Scènes

Le théâtre au village : « Une femme de lettres » d’Alan Bennett par Claudine Baschet

On se souvient peut-être que trois pièces en forme de monologue de l’auteur anglais à succès Alan Bennett ont été représentées au Théâtre du Rond-Point, à Paris, pendant la saison 2008-2009. Claudine Baschet a choisi pour sa part de monter Une femme de lettres, tirée du même recueil Moulin à paroles, et l’a interprétée à plusieurs reprises dans les lieux les plus divers. Comédienne aux multiples facettes, elle jouait par exemple dans la pièce de Guillemette Galland, Écoute la chanson de celles qui marchent sur la route, mise en scène par Pierre Humbert, au festival d’Avignon 2009.

Miss Rudock, la « femme de lettres » de Bennett, est une vieille fille acariâtre et anglaise de surcroît. Elle trompe son ennui en écrivant des lettres (d’où le titre de la pièce) aux administrations, aux élus locaux, à la reine même chaque fois qu’elle repère un détail qui cloche quelque part. Il lui arrive aussi de se dissimuler sous l’anonymat afin de dénoncer les agissements coupables de certains de ses voisins. Hélas, laissant trop souvent la bride à son imagination, elle finit par s’attirer des ennuis. Des ennuis qui s’avéreront néanmoins bénéfiques puisque Miss Rudock parviendra à une sorte de rédemption dans la prison où elle sera envoyée suite à une dénonciation mensongère. C’est que son souci maniaque de l’ordre, sa hargne envers tous ceux qu’elle juge responsables de la moindre peccadille, n’ont pas d’autre cause que la solitude. En prison, elle trouve enfin la communauté dont elle avait, sans qu’elle le sût, si grand besoin. Et elle abandonne d’autant plus aisément ses obsessions que les malheurs, bien plus réels, de ses codétenues, lui ont donné un sens plus juste des perspectives.

 Claudine Baschet
Claudine Baschet

Claudine Baschet interprète Miss Rudock avec une grande maîtrise. L’émotion, l’humour sont présents de bout en bout. Le personnage a beau se montrer ridicule, voire malfaisant, le spectateur est forcé d’admettre que cette demoiselle d’un âge certain et trop tentée par le démon de l’écriture, est plus à plaindre qu’à blâmer. Grâce au talent de la comédienne, l’empathie est immédiate. S’il était encore besoin de le démontrer, ce spectacle ne manquerait pas de nous convaincre qu’il suffit de bien peu de choses pour qu’opère la magie du théâtre : une comédienne habitée par son rôle, un costume pour la maison et un pour la prison, une chaise, un coussin et un bout de dentelle, il n’en faut pas davantage pour que nous soyons transportés ailleurs, très loin, dans le monde imaginaire peuplé par les Miss Rudock et consorts.
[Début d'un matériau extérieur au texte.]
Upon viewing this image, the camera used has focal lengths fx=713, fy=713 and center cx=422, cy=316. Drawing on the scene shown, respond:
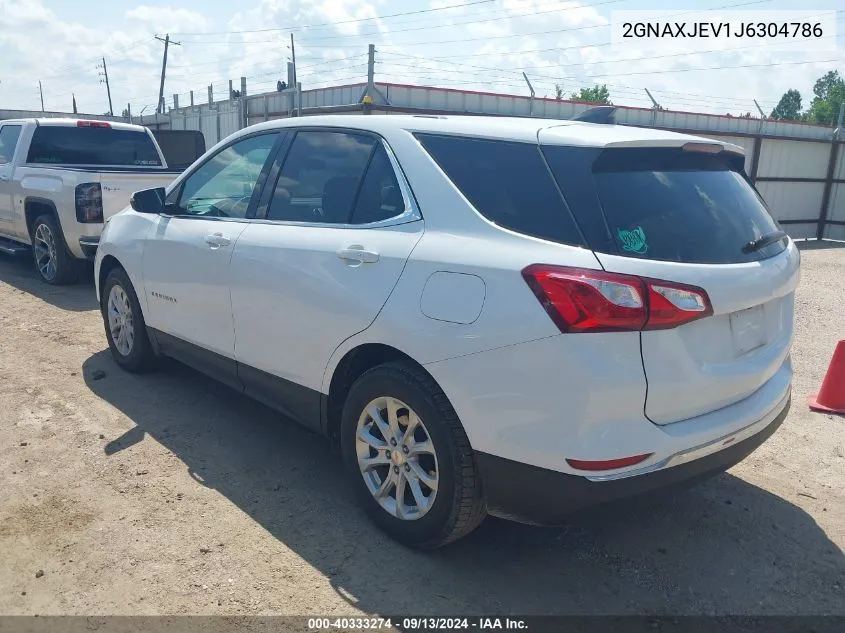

Claudine Baschet qui passait quelques jours de vacances, cet été, à Lercoul, petit village des Pyrénées ariégeoises, a accepté de se produire impromptu dans la salle communale. Bien que beaucoup des villageois n’eussent jamais jusque-là assisté à une pièce de théâtre, non seulement ils sont venus en nombre, mais ils ont fait preuve d’une attention sans faille, réagissant sans se tromper aux provocations du texte ou de la comédienne. À la sortie, nombreux furent ceux qui, tout en avouant leur ignorance du théâtre, se pressaient autour de l’interprète, non pas pour lui adresser quelques paroles de félicitation convenues, mais plutôt parce qu’ils tenaient à lui faire savoir combien ils avaient été touchés par ce qu’elle venait de leur faire découvrir.

On ne parle plus guère du théâtre populaire et c’est bien dommage. Jamais la télévision, même en « haute définition », ne pourra susciter la complicité du spectacle vivant. Depuis la plus haute antiquité, le théâtre est le lieu privilégié où s’expriment les peurs, les espérances et les passions collectives. Qui niera que notre époque n’a pas moins besoin que celles qui l’ont précédée de cette catharsis ?

La prestation inopinée de Claudine Baschet a révélé le besoin latent dans la population du petit village de Lercoul d’une forme d’expression trop souvent réservée à une minorité dite « cultivée ». On peut en tirer une conclusion générale puisque tout humain a évidemment vocation à réfléchir sur sa condition et sur la vie en société. Dans le prolongement de l’école, c’est à la politique culturelle qu’il revient de favoriser l’exercice de cette faculté élémentaire, sans laquelle il ne saurait y avoir de vraie citoyenneté. Et le théâtre demeure le meilleur vecteur de la politique culturelle élitaire pour tous qu’il convient de réinventer.